*GIVEN EXERCISE*: Reproduce the data beginning at the line that contains "What is more" and ending after the line that contains "0.14 meters", replacing every "long dark hair" with "black hair" and leaving all else unchanged.

Records from a data collection
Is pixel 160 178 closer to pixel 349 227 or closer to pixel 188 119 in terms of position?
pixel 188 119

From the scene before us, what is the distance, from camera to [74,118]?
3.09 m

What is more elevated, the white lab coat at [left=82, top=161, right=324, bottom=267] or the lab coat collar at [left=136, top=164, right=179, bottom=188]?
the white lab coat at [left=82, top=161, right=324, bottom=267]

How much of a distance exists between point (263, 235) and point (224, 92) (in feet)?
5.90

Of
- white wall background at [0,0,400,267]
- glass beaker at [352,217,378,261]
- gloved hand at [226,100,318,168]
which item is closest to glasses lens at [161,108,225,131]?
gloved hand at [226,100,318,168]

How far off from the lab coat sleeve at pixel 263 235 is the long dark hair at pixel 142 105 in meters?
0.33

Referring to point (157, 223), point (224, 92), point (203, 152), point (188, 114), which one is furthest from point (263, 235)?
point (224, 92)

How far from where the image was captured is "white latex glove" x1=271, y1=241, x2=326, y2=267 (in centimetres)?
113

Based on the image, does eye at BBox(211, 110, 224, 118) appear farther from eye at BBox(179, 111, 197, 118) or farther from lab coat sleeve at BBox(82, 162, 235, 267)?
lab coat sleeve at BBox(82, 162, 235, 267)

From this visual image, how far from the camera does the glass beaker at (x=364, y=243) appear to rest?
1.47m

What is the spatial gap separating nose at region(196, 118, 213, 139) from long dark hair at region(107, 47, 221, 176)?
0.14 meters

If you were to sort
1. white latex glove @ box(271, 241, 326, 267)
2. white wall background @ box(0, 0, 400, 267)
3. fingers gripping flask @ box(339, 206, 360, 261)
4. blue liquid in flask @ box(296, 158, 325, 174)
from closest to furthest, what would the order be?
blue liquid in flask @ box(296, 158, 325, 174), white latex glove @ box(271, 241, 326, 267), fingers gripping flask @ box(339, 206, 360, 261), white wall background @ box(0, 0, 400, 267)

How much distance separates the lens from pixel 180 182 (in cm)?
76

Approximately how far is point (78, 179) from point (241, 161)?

*TASK ANSWER*:
What is more elevated, the white lab coat at [left=82, top=161, right=324, bottom=267] or the lab coat collar at [left=136, top=164, right=179, bottom=188]?
the white lab coat at [left=82, top=161, right=324, bottom=267]

How much of a distance exists between point (263, 235) and point (224, 92) (in feet)?
5.90

Of
- white wall background at [0,0,400,267]
- glass beaker at [352,217,378,261]
- gloved hand at [226,100,318,168]
which item is closest to glasses lens at [161,108,225,131]?
gloved hand at [226,100,318,168]

How far off from the lab coat sleeve at pixel 263 235 is the black hair at pixel 142 105 in meters?
0.33

Referring to point (157, 223), point (224, 92), point (203, 152), point (188, 114), which one is furthest from point (263, 235)?
point (224, 92)

How far from where the image was captured is "white latex glove" x1=271, y1=241, x2=326, y2=267 (in centimetres)?
113

Based on the image, does eye at BBox(211, 110, 224, 118) appear farther from eye at BBox(179, 111, 197, 118) or farther from lab coat sleeve at BBox(82, 162, 235, 267)?
lab coat sleeve at BBox(82, 162, 235, 267)

From this visual image, how far from the camera does the glass beaker at (x=364, y=243) appear to rest?
1.47m

What is the spatial gap separating nose at region(196, 118, 213, 139) from black hair at region(107, 47, 221, 176)?
0.14 meters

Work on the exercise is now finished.